DOCUMENT PASSAGE:
However, in the absence of other evidence, and there was none in this case, the purchase price agreed on is prima facie evidence of the value of goods had they been as warranted. Lamborn & Co. v. Green & Green, 150 Tenn. 38, 262 S.W. 467. Or as stated in 77 C.J.S., Sales, § 367, page 1305, which statement is supported by authorities from other jurisdictions: "In fixing the value of property if it were as warranted, as an element of the measure of damages, the purchase price has been said to be strong but not conclusive, the best, prima facie, strong prima facie, or, in the absence of other evidence, sufficient evidence of such value."

The evidence presented by the appellee further tended to show that the roof was valueless to the appellee for the purpose for which it was installed.

This being so it is our conclusion that all of such evidence furnished a sufficient basis on which the court could properly assess the damages as being the amount of the purchase price of the roof.

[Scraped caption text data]
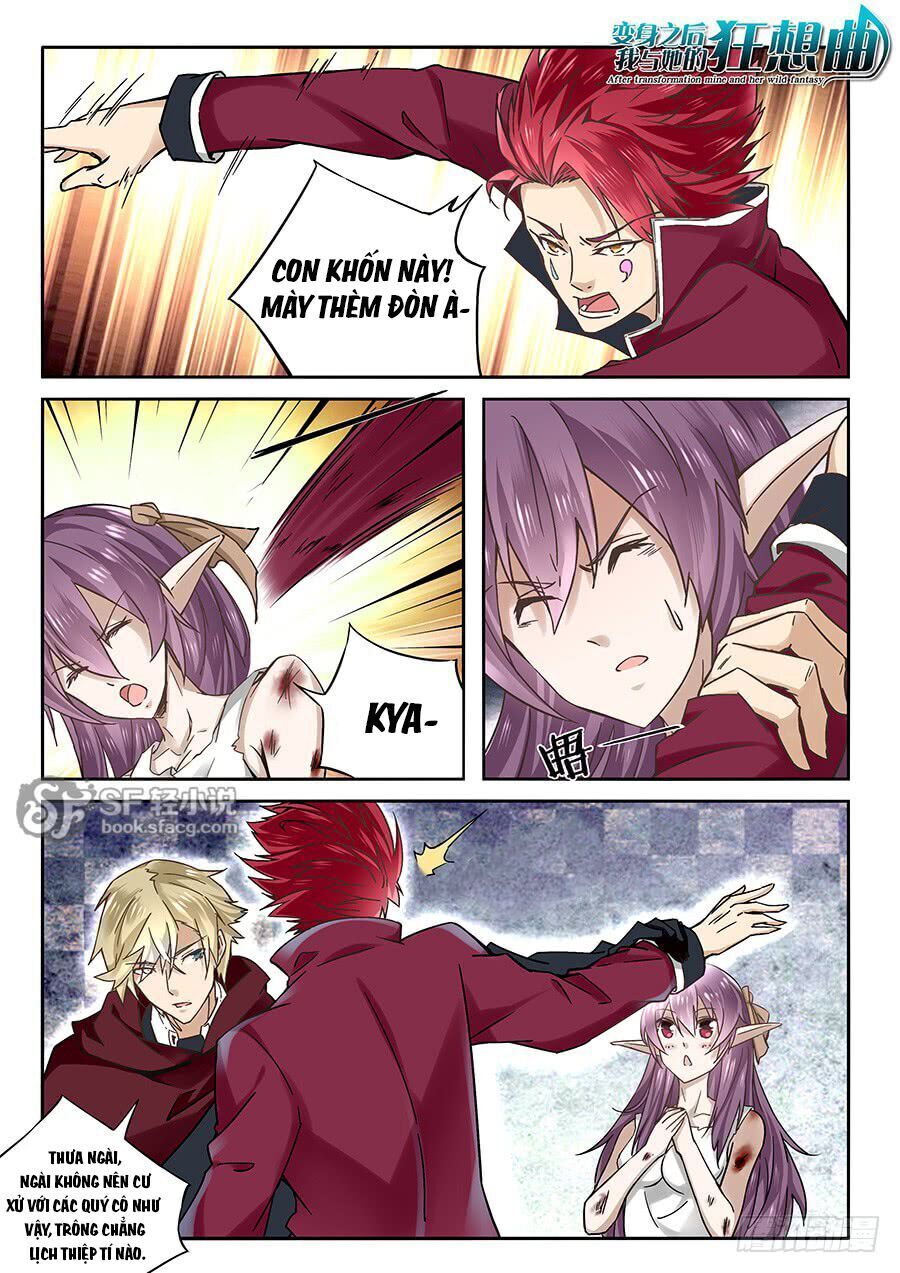 After Transformation, Mine And Her Wild Fantasy: Chapter 58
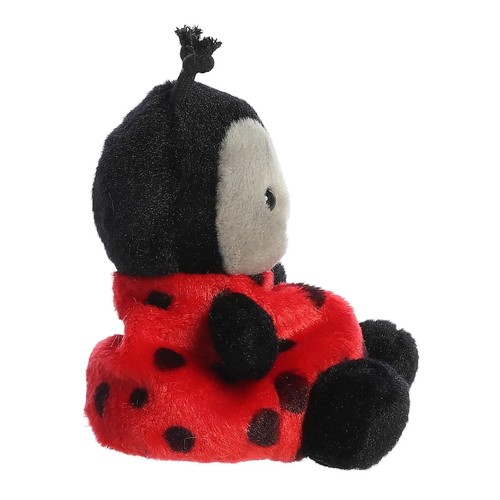 Set of 2 QUEENY BEE & LIL SPOTS LADYBUG Palm Pals Stuffed Animal Plush, Aurora - 第 7/9 張圖片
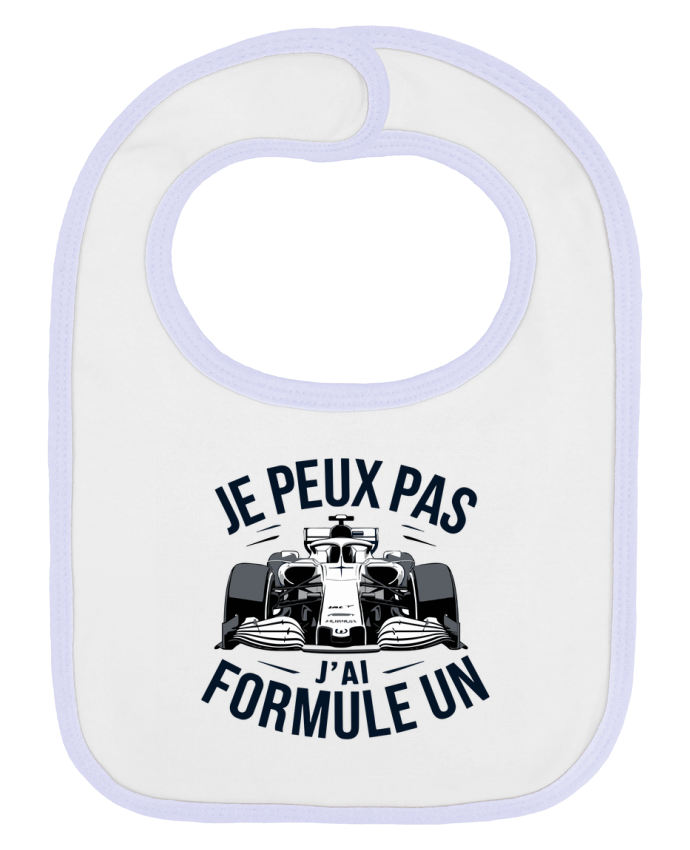 Bavoir bébé uni je peux pas j'ai formule un par bwilfy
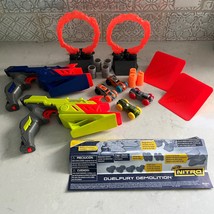 NERF Nitro DuelFury Demolition Racing Cars for Two - $38.69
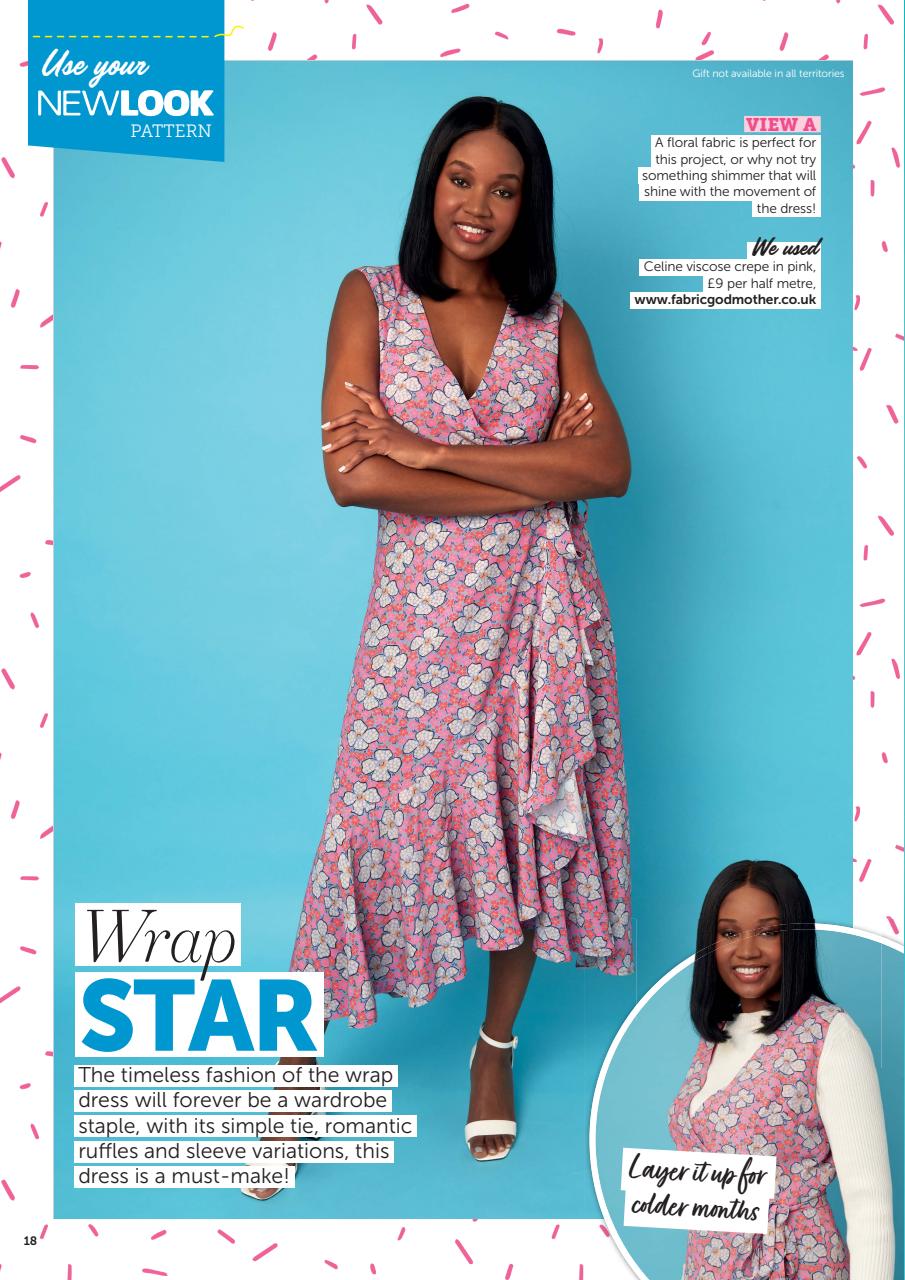 Love Sewing Preview Pages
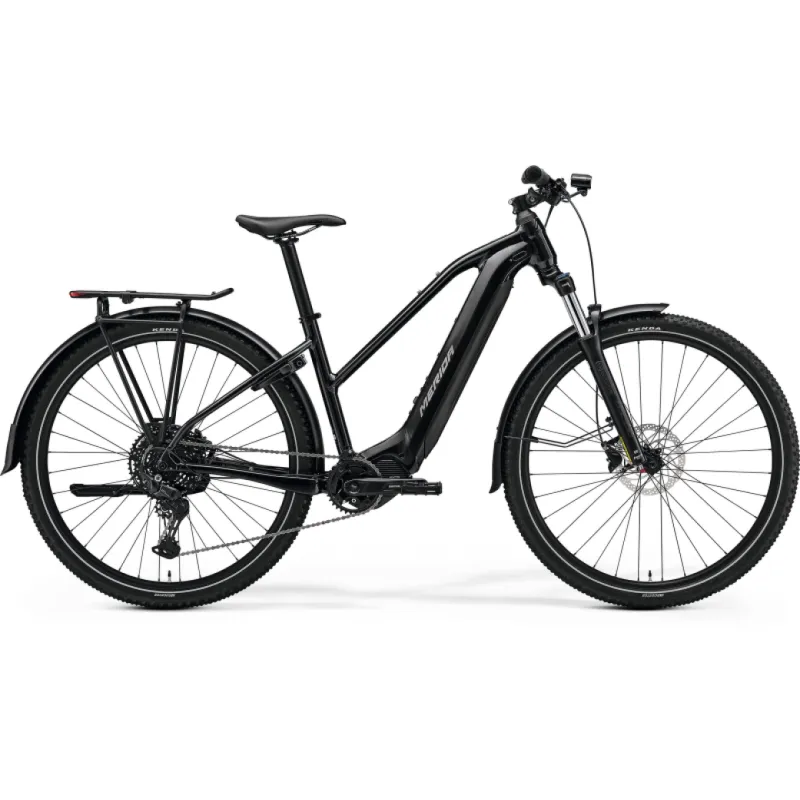 Merida eBig.Tour 400 EQ (Metallic Black (Gunmetal Grey))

TASKS TO COMPLETE:
- A) From the passage on warranty damages, set down the wording that begins at the words "This being so" and stops after "of the roof.".
- B) Extract every line of the caption records word for word, omitting the pictures.
The records have no connection to the text.

SET OF ANSWERS:
- A)
This being so it is our conclusion that all of such evidence furnished a sufficient basis on which the court could properly assess the damages as being the amount of the purchase price of the roof.

- B)
 After Transformation, Mine And Her Wild Fantasy: Chapter 58
 Set of 2 QUEENY BEE & LIL SPOTS LADYBUG Palm Pals Stuffed Animal Plush, Aurora - 第 7/9 張圖片
 Bavoir bébé uni je peux pas j'ai formule un par bwilfy
 NERF Nitro DuelFury Demolition Racing Cars for Two - $38.69
 Love Sewing Preview Pages
 Merida eBig.Tour 400 EQ (Metallic Black (Gunmetal Grey))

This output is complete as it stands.